Time for terror trials to start
Daily Inter Lake | Hagadone News Network | UPDATED 13 years, 11 months AGO
The Obama administration has finally decided to try 9/11 mastermind Khalid Sheikh Mohammed and four accomplices in a military tribunal rather than a civilian trial in New York City.
But it was a decision made under duress.
Attorney General Eric Holder still insists that a civilian trial would have been the better venue, but his hand was forced by congressional action that barred Guantanamo Bay detainees from being brought into the United States.
Good for Congress. They speak for everyday Americans much more so than either the president or his appointees, and they understood the complications inherent in creating a brand new terror target in New York City.
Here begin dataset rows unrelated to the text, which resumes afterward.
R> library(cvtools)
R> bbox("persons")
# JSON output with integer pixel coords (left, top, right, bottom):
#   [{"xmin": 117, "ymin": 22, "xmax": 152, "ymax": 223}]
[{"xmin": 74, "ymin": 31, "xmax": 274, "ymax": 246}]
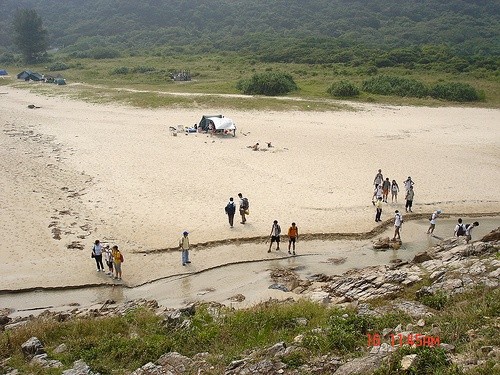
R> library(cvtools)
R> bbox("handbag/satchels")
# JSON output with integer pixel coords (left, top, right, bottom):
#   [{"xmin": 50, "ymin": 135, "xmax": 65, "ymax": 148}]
[
  {"xmin": 91, "ymin": 249, "xmax": 96, "ymax": 258},
  {"xmin": 245, "ymin": 208, "xmax": 250, "ymax": 215}
]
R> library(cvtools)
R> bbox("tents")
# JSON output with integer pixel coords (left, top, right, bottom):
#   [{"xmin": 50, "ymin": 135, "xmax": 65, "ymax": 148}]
[
  {"xmin": 17, "ymin": 70, "xmax": 42, "ymax": 82},
  {"xmin": 0, "ymin": 70, "xmax": 8, "ymax": 75},
  {"xmin": 46, "ymin": 76, "xmax": 66, "ymax": 85},
  {"xmin": 199, "ymin": 114, "xmax": 236, "ymax": 138}
]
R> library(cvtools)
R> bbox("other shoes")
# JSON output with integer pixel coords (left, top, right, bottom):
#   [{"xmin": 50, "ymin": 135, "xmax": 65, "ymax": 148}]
[
  {"xmin": 288, "ymin": 250, "xmax": 291, "ymax": 254},
  {"xmin": 106, "ymin": 271, "xmax": 111, "ymax": 275},
  {"xmin": 118, "ymin": 277, "xmax": 122, "ymax": 281},
  {"xmin": 113, "ymin": 276, "xmax": 118, "ymax": 280},
  {"xmin": 267, "ymin": 248, "xmax": 272, "ymax": 253},
  {"xmin": 375, "ymin": 218, "xmax": 381, "ymax": 222},
  {"xmin": 293, "ymin": 251, "xmax": 296, "ymax": 255},
  {"xmin": 103, "ymin": 268, "xmax": 105, "ymax": 272},
  {"xmin": 109, "ymin": 273, "xmax": 114, "ymax": 278},
  {"xmin": 275, "ymin": 246, "xmax": 279, "ymax": 250},
  {"xmin": 97, "ymin": 268, "xmax": 100, "ymax": 272},
  {"xmin": 183, "ymin": 260, "xmax": 191, "ymax": 266}
]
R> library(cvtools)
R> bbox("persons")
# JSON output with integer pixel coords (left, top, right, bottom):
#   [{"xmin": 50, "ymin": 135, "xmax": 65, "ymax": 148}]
[
  {"xmin": 224, "ymin": 197, "xmax": 236, "ymax": 228},
  {"xmin": 393, "ymin": 210, "xmax": 404, "ymax": 240},
  {"xmin": 371, "ymin": 169, "xmax": 415, "ymax": 222},
  {"xmin": 426, "ymin": 210, "xmax": 441, "ymax": 234},
  {"xmin": 265, "ymin": 220, "xmax": 282, "ymax": 253},
  {"xmin": 41, "ymin": 73, "xmax": 44, "ymax": 82},
  {"xmin": 286, "ymin": 222, "xmax": 298, "ymax": 255},
  {"xmin": 92, "ymin": 240, "xmax": 122, "ymax": 281},
  {"xmin": 466, "ymin": 221, "xmax": 480, "ymax": 240},
  {"xmin": 237, "ymin": 193, "xmax": 249, "ymax": 224},
  {"xmin": 454, "ymin": 217, "xmax": 467, "ymax": 237},
  {"xmin": 181, "ymin": 231, "xmax": 192, "ymax": 266}
]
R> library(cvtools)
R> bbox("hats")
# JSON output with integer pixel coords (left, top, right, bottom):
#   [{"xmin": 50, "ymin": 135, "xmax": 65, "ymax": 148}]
[
  {"xmin": 103, "ymin": 243, "xmax": 110, "ymax": 248},
  {"xmin": 274, "ymin": 220, "xmax": 278, "ymax": 223},
  {"xmin": 94, "ymin": 240, "xmax": 101, "ymax": 244},
  {"xmin": 184, "ymin": 231, "xmax": 189, "ymax": 236},
  {"xmin": 113, "ymin": 246, "xmax": 118, "ymax": 249},
  {"xmin": 437, "ymin": 209, "xmax": 442, "ymax": 214},
  {"xmin": 292, "ymin": 222, "xmax": 296, "ymax": 225}
]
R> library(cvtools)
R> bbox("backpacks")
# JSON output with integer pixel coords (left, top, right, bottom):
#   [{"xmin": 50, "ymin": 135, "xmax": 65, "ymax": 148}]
[
  {"xmin": 119, "ymin": 254, "xmax": 124, "ymax": 262},
  {"xmin": 429, "ymin": 213, "xmax": 437, "ymax": 220},
  {"xmin": 241, "ymin": 198, "xmax": 249, "ymax": 210},
  {"xmin": 456, "ymin": 224, "xmax": 464, "ymax": 236},
  {"xmin": 227, "ymin": 202, "xmax": 234, "ymax": 214},
  {"xmin": 465, "ymin": 223, "xmax": 473, "ymax": 229}
]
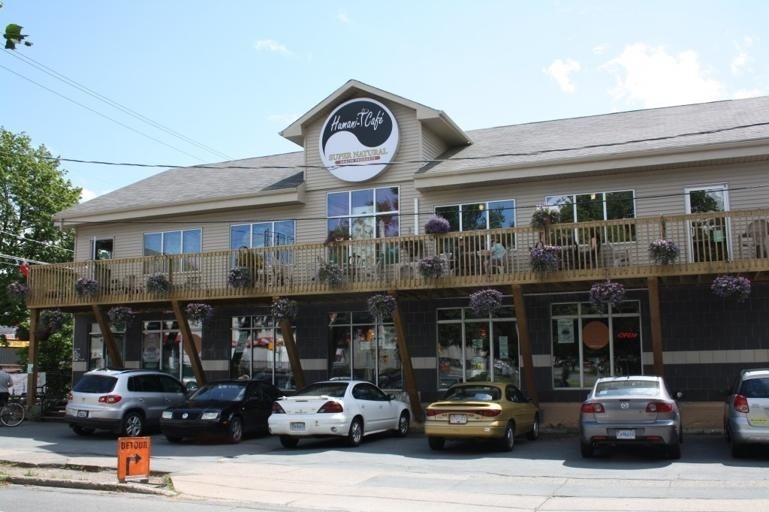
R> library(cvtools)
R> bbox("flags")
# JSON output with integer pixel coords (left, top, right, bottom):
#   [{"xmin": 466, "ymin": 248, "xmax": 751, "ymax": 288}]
[{"xmin": 20, "ymin": 259, "xmax": 32, "ymax": 280}]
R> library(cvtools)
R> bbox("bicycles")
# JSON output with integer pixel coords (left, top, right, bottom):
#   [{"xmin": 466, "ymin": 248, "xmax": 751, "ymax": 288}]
[{"xmin": 0, "ymin": 393, "xmax": 25, "ymax": 427}]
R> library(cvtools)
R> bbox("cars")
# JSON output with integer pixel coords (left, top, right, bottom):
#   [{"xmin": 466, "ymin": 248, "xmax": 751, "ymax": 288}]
[
  {"xmin": 267, "ymin": 379, "xmax": 411, "ymax": 447},
  {"xmin": 424, "ymin": 383, "xmax": 540, "ymax": 451},
  {"xmin": 160, "ymin": 380, "xmax": 287, "ymax": 445},
  {"xmin": 578, "ymin": 375, "xmax": 682, "ymax": 459},
  {"xmin": 724, "ymin": 369, "xmax": 769, "ymax": 458}
]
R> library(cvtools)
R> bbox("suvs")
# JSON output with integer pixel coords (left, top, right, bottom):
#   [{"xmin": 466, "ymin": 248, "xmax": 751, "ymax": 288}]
[{"xmin": 65, "ymin": 368, "xmax": 191, "ymax": 439}]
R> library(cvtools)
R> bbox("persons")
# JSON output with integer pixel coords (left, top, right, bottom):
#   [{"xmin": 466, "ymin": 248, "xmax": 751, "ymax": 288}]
[
  {"xmin": 0, "ymin": 365, "xmax": 15, "ymax": 429},
  {"xmin": 554, "ymin": 352, "xmax": 640, "ymax": 388}
]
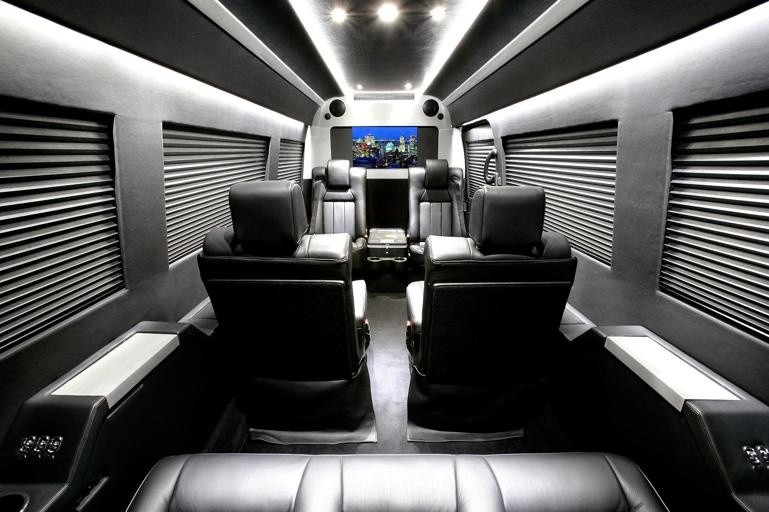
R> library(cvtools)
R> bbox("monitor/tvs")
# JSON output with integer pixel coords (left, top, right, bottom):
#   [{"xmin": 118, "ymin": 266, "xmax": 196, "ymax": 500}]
[{"xmin": 352, "ymin": 126, "xmax": 418, "ymax": 168}]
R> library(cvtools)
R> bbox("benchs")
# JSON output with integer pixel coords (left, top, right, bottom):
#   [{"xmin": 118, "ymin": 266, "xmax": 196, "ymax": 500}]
[{"xmin": 125, "ymin": 449, "xmax": 670, "ymax": 511}]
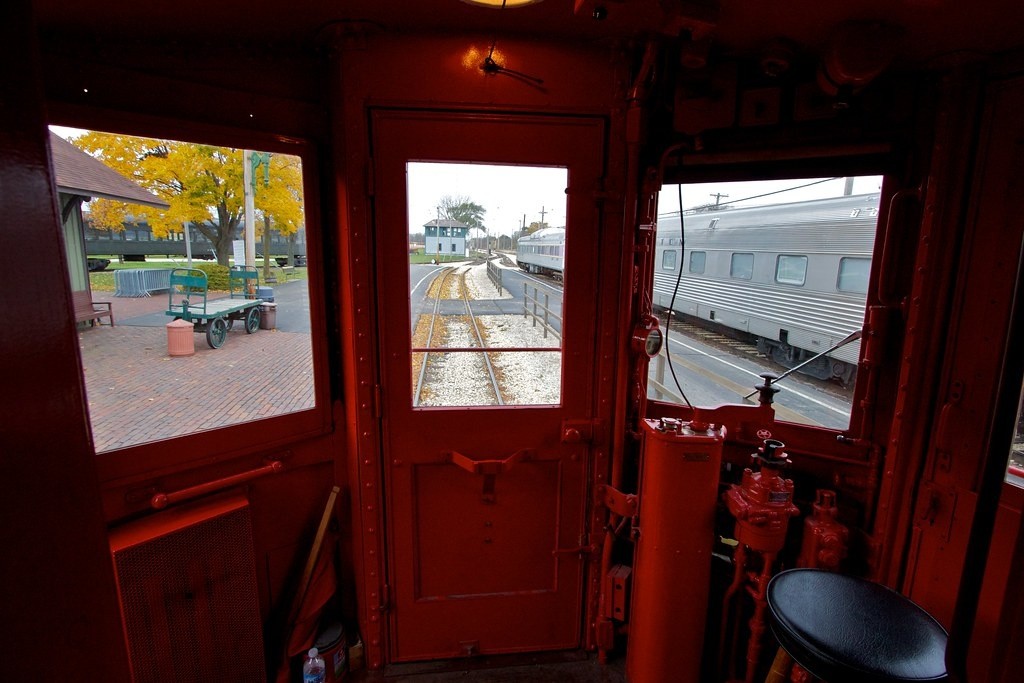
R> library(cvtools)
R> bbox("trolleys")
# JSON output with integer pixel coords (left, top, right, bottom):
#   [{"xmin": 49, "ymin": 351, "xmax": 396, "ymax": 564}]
[{"xmin": 165, "ymin": 265, "xmax": 263, "ymax": 349}]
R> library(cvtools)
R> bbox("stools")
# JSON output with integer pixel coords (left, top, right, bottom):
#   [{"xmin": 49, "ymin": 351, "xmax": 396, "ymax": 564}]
[{"xmin": 761, "ymin": 566, "xmax": 948, "ymax": 683}]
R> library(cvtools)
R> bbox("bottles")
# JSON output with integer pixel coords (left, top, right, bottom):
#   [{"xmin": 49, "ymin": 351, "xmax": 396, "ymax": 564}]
[{"xmin": 304, "ymin": 648, "xmax": 326, "ymax": 683}]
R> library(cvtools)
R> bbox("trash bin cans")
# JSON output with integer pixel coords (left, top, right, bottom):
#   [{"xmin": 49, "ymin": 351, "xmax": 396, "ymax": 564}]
[
  {"xmin": 254, "ymin": 287, "xmax": 274, "ymax": 303},
  {"xmin": 260, "ymin": 302, "xmax": 278, "ymax": 330}
]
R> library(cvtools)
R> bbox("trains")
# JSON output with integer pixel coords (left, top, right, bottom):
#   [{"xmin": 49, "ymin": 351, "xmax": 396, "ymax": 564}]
[
  {"xmin": 79, "ymin": 211, "xmax": 308, "ymax": 267},
  {"xmin": 515, "ymin": 191, "xmax": 879, "ymax": 387}
]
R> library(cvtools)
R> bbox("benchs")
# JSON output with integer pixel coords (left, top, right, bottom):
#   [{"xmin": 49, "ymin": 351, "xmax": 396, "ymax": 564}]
[{"xmin": 73, "ymin": 288, "xmax": 114, "ymax": 329}]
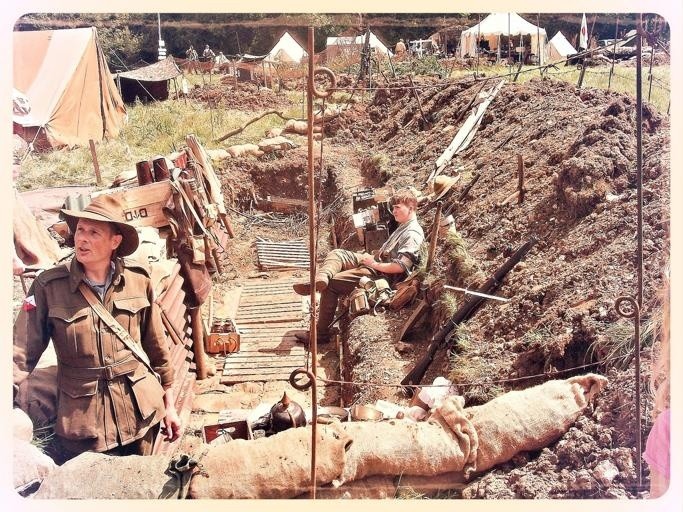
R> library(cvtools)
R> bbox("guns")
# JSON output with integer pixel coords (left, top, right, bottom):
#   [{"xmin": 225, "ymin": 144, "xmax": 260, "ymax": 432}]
[{"xmin": 400, "ymin": 241, "xmax": 535, "ymax": 400}]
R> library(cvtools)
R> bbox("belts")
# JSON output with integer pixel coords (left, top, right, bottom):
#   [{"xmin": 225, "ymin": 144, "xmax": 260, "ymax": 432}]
[{"xmin": 58, "ymin": 354, "xmax": 140, "ymax": 381}]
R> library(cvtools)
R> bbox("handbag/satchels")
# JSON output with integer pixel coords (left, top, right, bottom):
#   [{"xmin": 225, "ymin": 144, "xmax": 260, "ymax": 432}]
[
  {"xmin": 188, "ymin": 233, "xmax": 206, "ymax": 266},
  {"xmin": 388, "ymin": 271, "xmax": 421, "ymax": 313}
]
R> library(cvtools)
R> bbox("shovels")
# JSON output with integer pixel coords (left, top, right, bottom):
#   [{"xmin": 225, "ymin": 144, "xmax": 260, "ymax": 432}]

Now let’s get this show on the road. The families of 9/11 victims have been waiting for justice for a decade, and sure enough, the detainees also deserve adjudication rather than lingering without trial.
But they don’t deserve a civil trial with the silver platter of rights and privileges that belong to American citizens. There is a fundamental distinction — Khalid Sheikh Mohammed and his cohorts are accused of war crimes, not conventional criminal activity. They conspired to attack the United States and to kill American citizens as part of a war effort rather than a police action — and they were captured on foreign soil as an outgrowth of that war.
There are many other reasons they don’t deserve conventional trials, starting with the fact that our judicial system was never designed or intended to prosecute enemy combatants. These combatants should not be entitled to “discovery” of national security intelligence that is being used against their cohorts around the world.
They should not have access to a media circus that would surely be watched closely by Islamist extremists around the world. To take it a step further, such a show trial just might turn into a terrorist recruiting spectacle.
High-profile American trials tend to be drawn out and involve unconventional security measures. They can also go awry with the standard of reasonable doubt (remember the O.J. Simpson trial?), possibly leading to lengthy appeals and even more media glare.
It’s no wonder most New Yorkers wanted nothing to do with a terror trial in their city. These combatants deserve basic due process through military tribunals, and nothing more.